◆ Tugas Latihan:
1. Salin dengan tepat bagian teks tentang penyembahan Tuhan yang dimulai dari "Banyak orang yang" dan berakhir pada "kita di hadapan-Nya.".
2. Kalimat apa saja dalam teks tentang penyembahan Tuhan yang diakhiri tanda tanya? Tuliskan semuanya.

◆ Teks Bacaan:
"""

“Pujilah Tuhan, hai jiwaku, dan janganlah lupakan segala kebaikan-Nya!” Mazmur 103:2

Banyak orang yang tidak percaya kepada Tuhan mengatakan, “Kalau Tuhan itu benar-benar ada dan Mahakuasa, mengapa Dia perlu disembah? Bukankah Tuhan itu Mahasempurna dan tidak membutuhkan apa pun dari manusia?” Pertanyaan serupa mungkin muncul dalam hati Anda berkenaan dengan berapa sering kita harus berbakti kepada-Nya. Mengapa, Tuhan memerintahkan kita untuk selalu ingat untuk menyembah Dia?
Sekilas, pernyataan ini terdengar logis. Orang bisa saja membayangkan penyembahan Tuhan seperti kewajiban untuk menyenangkan seorang raja yang haus pujian. Apalagi, ada agama-agama tertentu yang tidak menekankan penyembahan ilahi, tetapi mementingkan perbatan baik. Asal kita rajin berbuat baik, masa depan kita akan baik. Tetapi, konsep penyembahan Tuhan menurut Alkitab jauh dari itu. Ini bukan soal Tuhan “butuh” penyembahan kita, tetapi soal siapa kita di hadapan-Nya.

"""

◆ Data Sumber:

"""

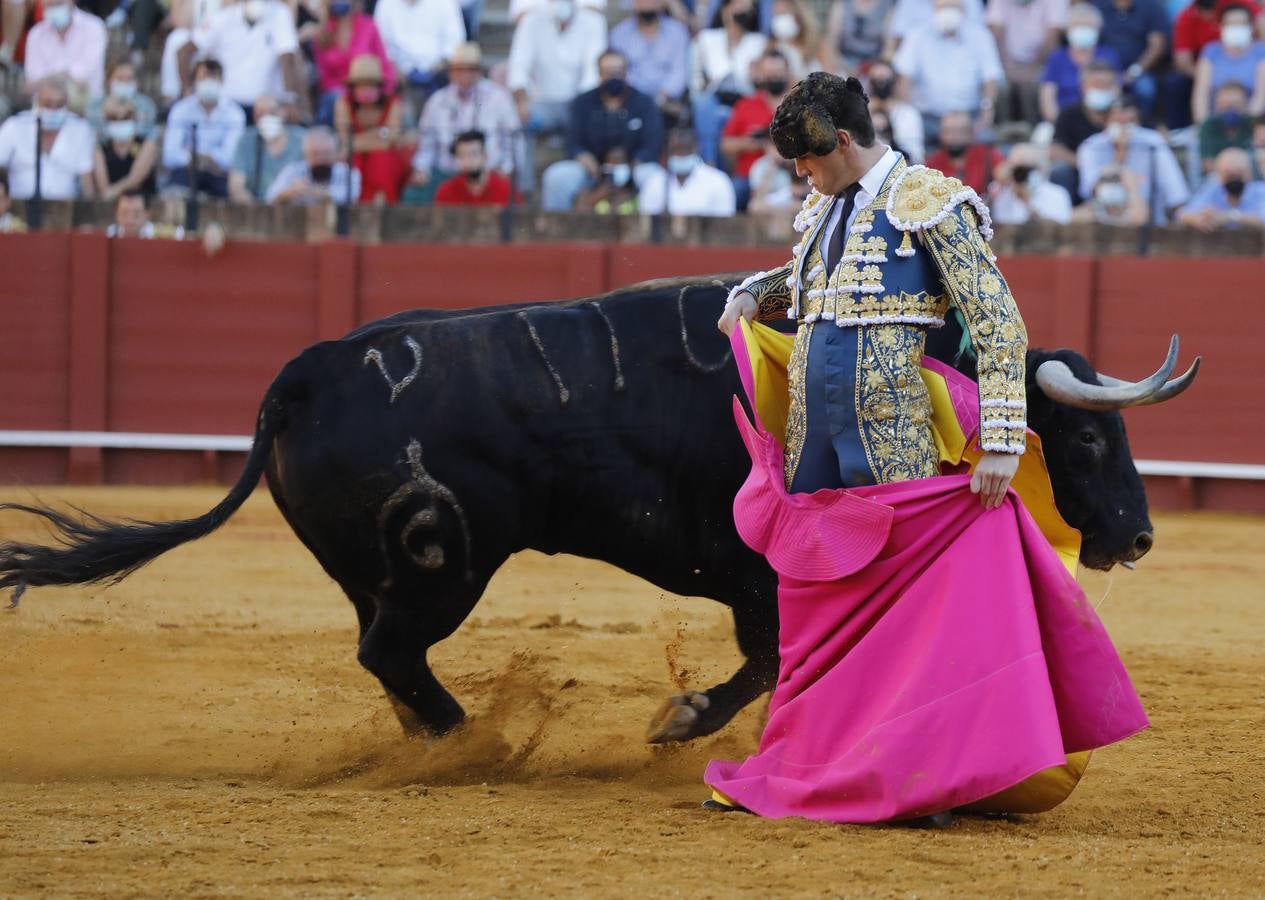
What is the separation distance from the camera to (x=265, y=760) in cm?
390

"""

◆ Jawaban Lengkap:
1.
Banyak orang yang tidak percaya kepada Tuhan mengatakan, “Kalau Tuhan itu benar-benar ada dan Mahakuasa, mengapa Dia perlu disembah? Bukankah Tuhan itu Mahasempurna dan tidak membutuhkan apa pun dari manusia?” Pertanyaan serupa mungkin muncul dalam hati Anda berkenaan dengan berapa sering kita harus berbakti kepada-Nya. Mengapa, Tuhan memerintahkan kita untuk selalu ingat untuk menyembah Dia?
Sekilas, pernyataan ini terdengar logis. Orang bisa saja membayangkan penyembahan Tuhan seperti kewajiban untuk menyenangkan seorang raja yang haus pujian. Apalagi, ada agama-agama tertentu yang tidak menekankan penyembahan ilahi, tetapi mementingkan perbatan baik. Asal kita rajin berbuat baik, masa depan kita akan baik. Tetapi, konsep penyembahan Tuhan menurut Alkitab jauh dari itu. Ini bukan soal Tuhan “butuh” penyembahan kita, tetapi soal siapa kita di hadapan-Nya.

2.
1. "Kalau Tuhan itu benar-benar ada dan Mahakuasa, mengapa Dia perlu disembah?"
2. "Bukankah Tuhan itu Mahasempurna dan tidak membutuhkan apa pun dari manusia?"
3. "Mengapa, Tuhan memerintahkan kita untuk selalu ingat untuk menyembah Dia?"